I explain that we really like this approach and are trying to contribute. By sharing our Circularity report and providing more transparency, we are hoping to inspire others and enter discussions around improving the impact of coffee. I ask Lennart if he agrees that our first step should be a transition to agroforestry beans to reduce the environmental impact of our coffee. Indeed, Lennard is helping us sourcing beans from a very advanced agroforest system located in Ethiopia.
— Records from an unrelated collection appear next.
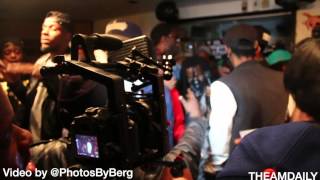 Tyhoe Presents Tsunami East X YungBoy x Vado @ Clubhouse Sports Bar in Brooklyn Ny
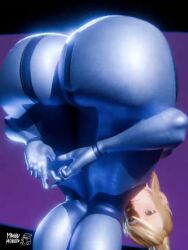 1girls 3d 3d_(artwork) 3d_animation amen_pose amen_pose_(meme) anger_vein animated ass ass_focus back_view big_ass big_butt blonde_hair female hands_together huge_ass mahou_monster mahoumonsterart massive_ass metroid musi_cassie nintendo ponytail pose praise_da_booty_(meme) samus_aran scrag_boy_(model) scrag_samus solo_female tagme unseen_female_face video zero_suit zero_suit_samus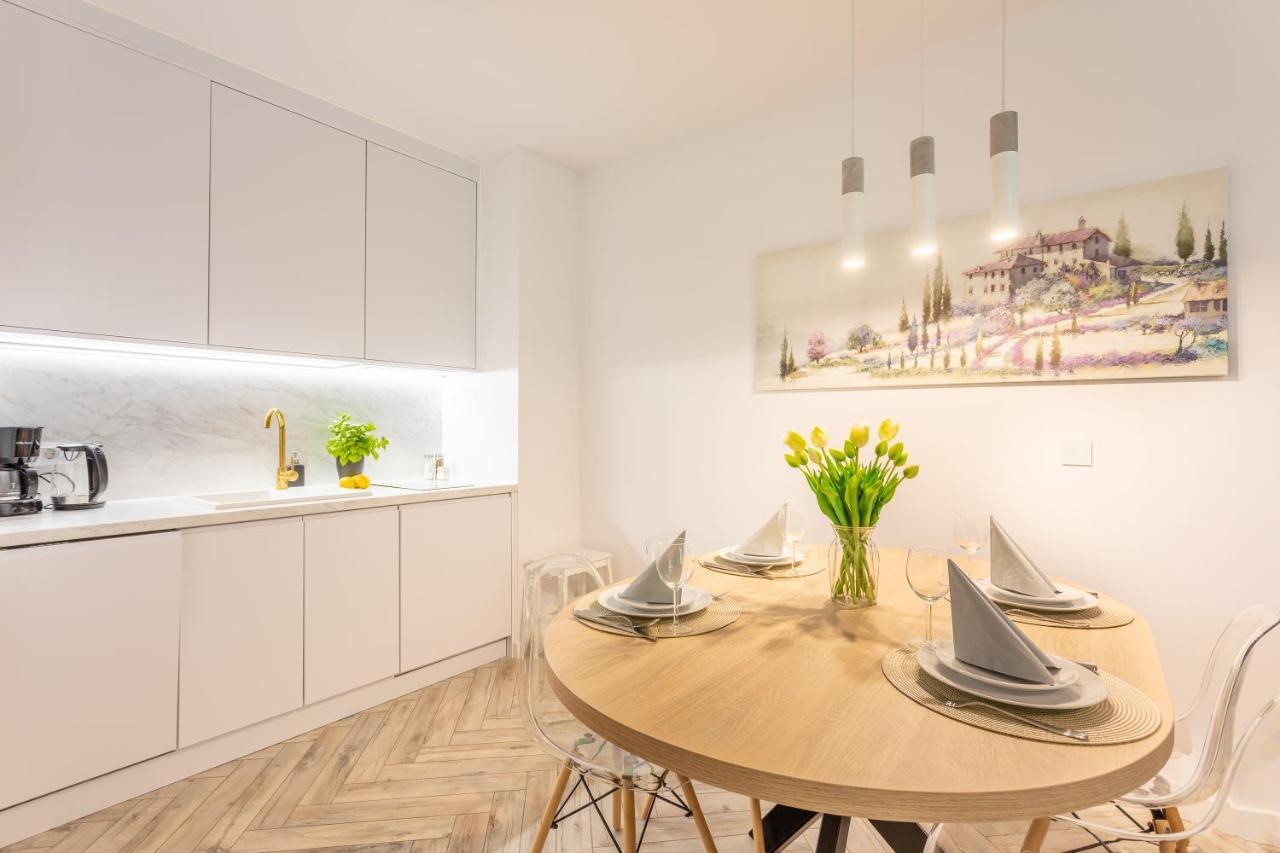 Ambria Apartments Matejki 17 Świnoujście Esterno foto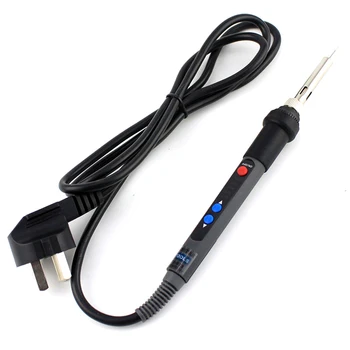 

PX-988 90W Backlight LCD Digital Electric Soldering Iron Lead-free Temperature Adjustable Mini Soldering Station Solder Tips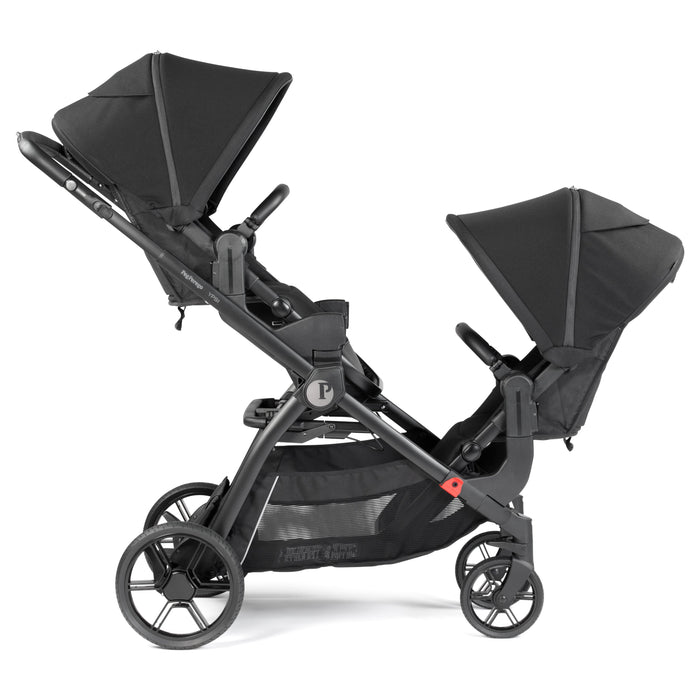 PEG YPSI Single-to-Double Stroller (2025 Edition)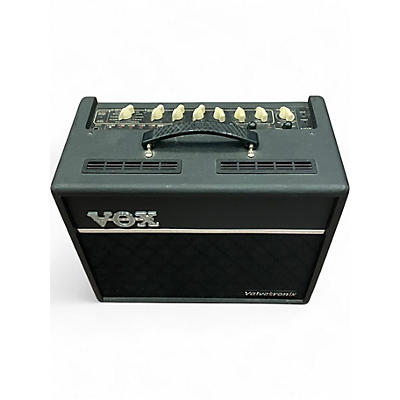 Used VOX VT20Plus Valvetronix 20W 1X8 Guitar Combo Amp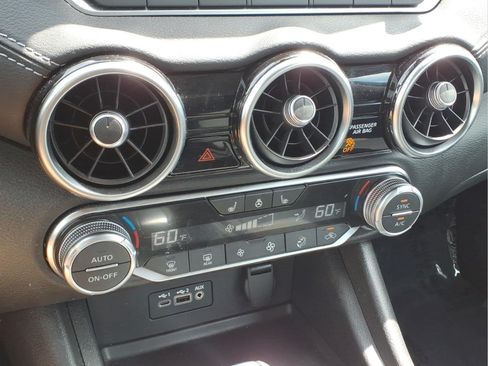 Certified 2023 Nissan Sentra SV w/ All-Weather Package FWD image 20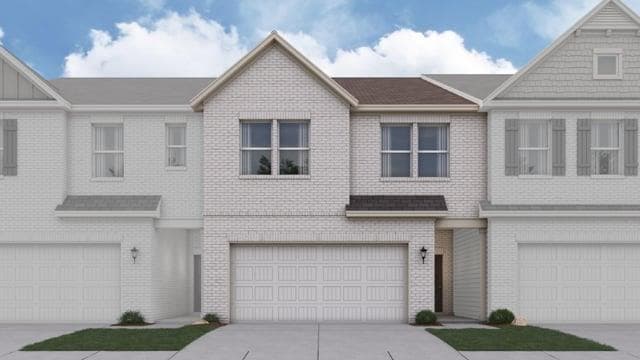 3 bedroom, 3 bathroom, 2,214 sq ft townhouse for sale at 1363 Farmers LOT 21, Austell, GA 30106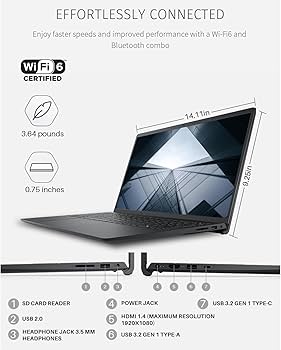 Amazon.com: Dell Inspiron 15.6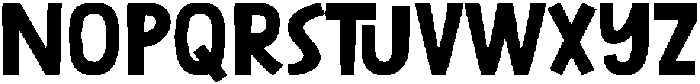 Playful Children otf (400) Font UPPERCASE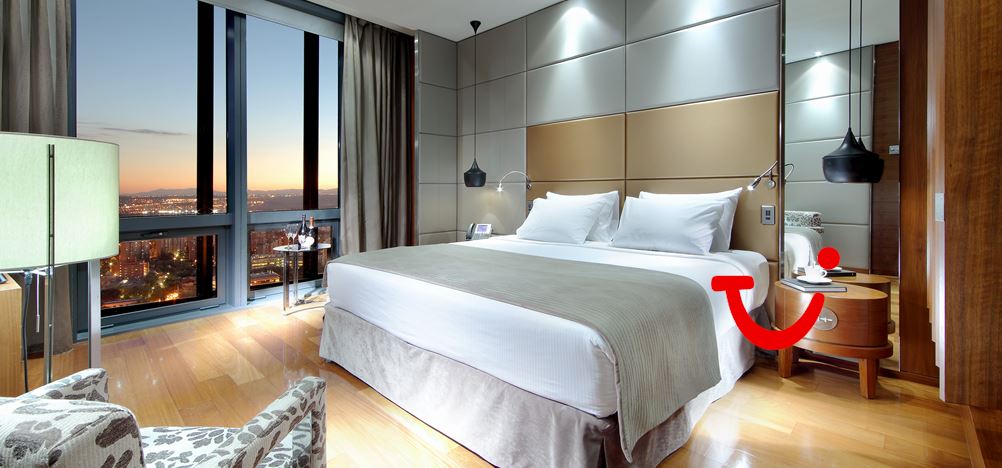 Eurostars Madrid Tower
Lennart agrees and shares how he has been struggling for the last four years, since his first customer required organic certification (we initially had asked for a certified polyculture farmer). He sees certification as a very restrictive, expensive and unproductive system where farmers are paying high amounts, get policed and do not get support to improve their processes. Nowadays with the increase of transparency, he does not need certification to know his farmers do not use pesticides and does not want them to pay money unnecessarily.

Also, what is important is to transition into a self-regenerating system and organic agriculture does not guarantee regenerative agriculture. The problem is that many shops that should be interested in hearing about their products and message, exclusively sell organic certified products. To enter the discussion and convey their message, This Side Up decided to invest in organic certification to fight against this process from the inside.

TSU's partners in Brazil focus on keeping their soils strong and alive. They use high regenerative technologies, fungal networks and all kinds of intercropping.

As we ask about agroforestry, Lennart argues that regenerative agriculture is in general a better aim than agroforestry. We learn that agroforestry works especially well for subsistence farmers, who live off their lands. It allows them to grow, sell and consume other products such as mangos and avocados. Farmers who have more financial stability, for example in Brazil, do not need to grow their own food. In this region, more sunlight is needed for the coffee trees, so it is not compatible with a shaded agroforestry system. Their partners in Brazil focus on keeping their soils strong and alive. They use high regenerative technologies, fungal networks and all kinds of intercropping, which make them very advanced compared to Europe where monoculture is dominating.

I then ask if he believes circular coffee, in the sense of self regenerating coffee, is compatible with an increasing consumption and demand. Can we all keep drinking coffee while being part of a circular system? 

Lennart’s answer is yes, knowing that Brazil lands are supplying about half of the demand, while being able to grow large scale coffee in a sustainable way. The main challenge is that it takes about five years to see the benefits of regenerative agriculture. In the first years, the yield efficiency is decreasing as the soil is dependent on artificial inputs. After that, we get healthy and resilient soils thanks to the return of fungal networks underneath, which act like an extension of the coffee tree. These practices will increase yield efficiency in the long run and help meet the demand in a sustainable way.

For Lennart, any coffee company that wants to measure its impact should start with soil measurement. The community and network that he builds can help us all develop knowledge in regenerative agriculture, source more sustainably and become more circular.